Gather every line in the items that contains the word "camera" and copy each one.

Scene-based reasoning records:
* Start *

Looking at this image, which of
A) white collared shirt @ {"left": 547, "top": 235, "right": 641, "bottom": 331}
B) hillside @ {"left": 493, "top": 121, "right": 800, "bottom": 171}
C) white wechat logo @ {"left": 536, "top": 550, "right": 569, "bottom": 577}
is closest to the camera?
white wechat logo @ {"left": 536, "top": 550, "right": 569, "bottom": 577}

* End *
* Start *

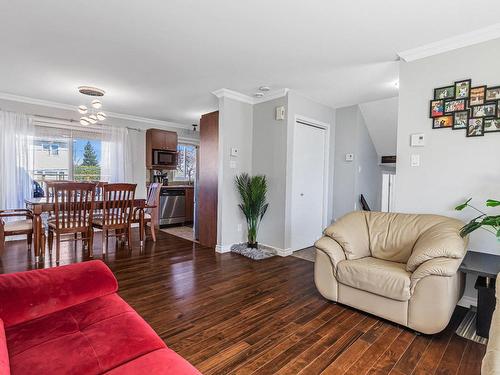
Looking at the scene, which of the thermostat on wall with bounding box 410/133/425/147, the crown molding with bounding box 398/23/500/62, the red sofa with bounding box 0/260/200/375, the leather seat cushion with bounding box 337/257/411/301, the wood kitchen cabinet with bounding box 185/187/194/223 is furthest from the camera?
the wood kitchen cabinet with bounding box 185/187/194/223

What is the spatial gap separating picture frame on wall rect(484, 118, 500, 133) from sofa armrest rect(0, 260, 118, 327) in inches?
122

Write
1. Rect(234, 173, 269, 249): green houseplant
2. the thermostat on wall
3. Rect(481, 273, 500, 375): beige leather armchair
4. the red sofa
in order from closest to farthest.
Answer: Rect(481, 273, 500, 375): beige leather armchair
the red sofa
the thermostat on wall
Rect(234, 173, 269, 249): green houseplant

* End *

## Written response
is closest to the camera?
Looking at the scene, which of the thermostat on wall with bounding box 410/133/425/147, the crown molding with bounding box 398/23/500/62, the red sofa with bounding box 0/260/200/375, the leather seat cushion with bounding box 337/257/411/301, the wood kitchen cabinet with bounding box 185/187/194/223 is furthest from the camera?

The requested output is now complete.